Comment 2: Additionally, the experimental setup is relatively simple and does not explore the acceleration of target models and draft models of different scales.
Response 2: Due to page limit, we deferred an additional experiment of Gemma models (2B v.s. 27B) to Appendix D.4, and showed similar speedup of our methods.
We sincerely hope that our responses can address your concerns. Thank you for your positive overall evaluation again!
Thanks for your detailed response, I would like to keep my score unchanged.

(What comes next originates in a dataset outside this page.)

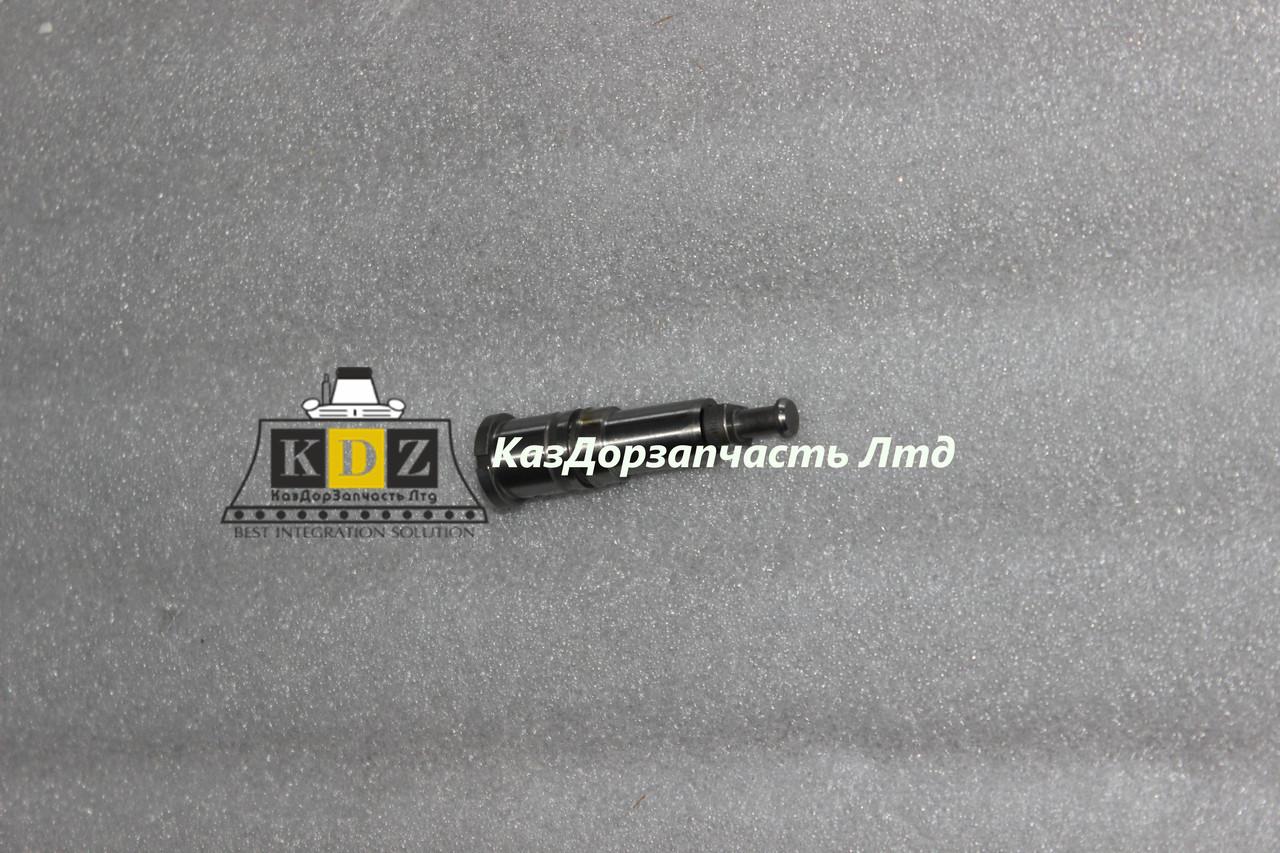 Плунжерная пара (SD16) P403 двигателя Weichai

Reviewers do not find the ideas to deviate significantly from other contemporaneous work on speculative decoding but state to be mostly on the positive side due to good execution with both positive experimental results and theoretical analysis of the work. Although similar ideas on using a second model to accelerate a more expensive one are being explored by different teams there is still not a principled way to accomplish this and this paper might contribute on this recent body of knowledge. However one reviewer notes during rebuttal discussions that some comparisons to other work based on heuristics could have been incorporated. The AC is still overall leaning positive.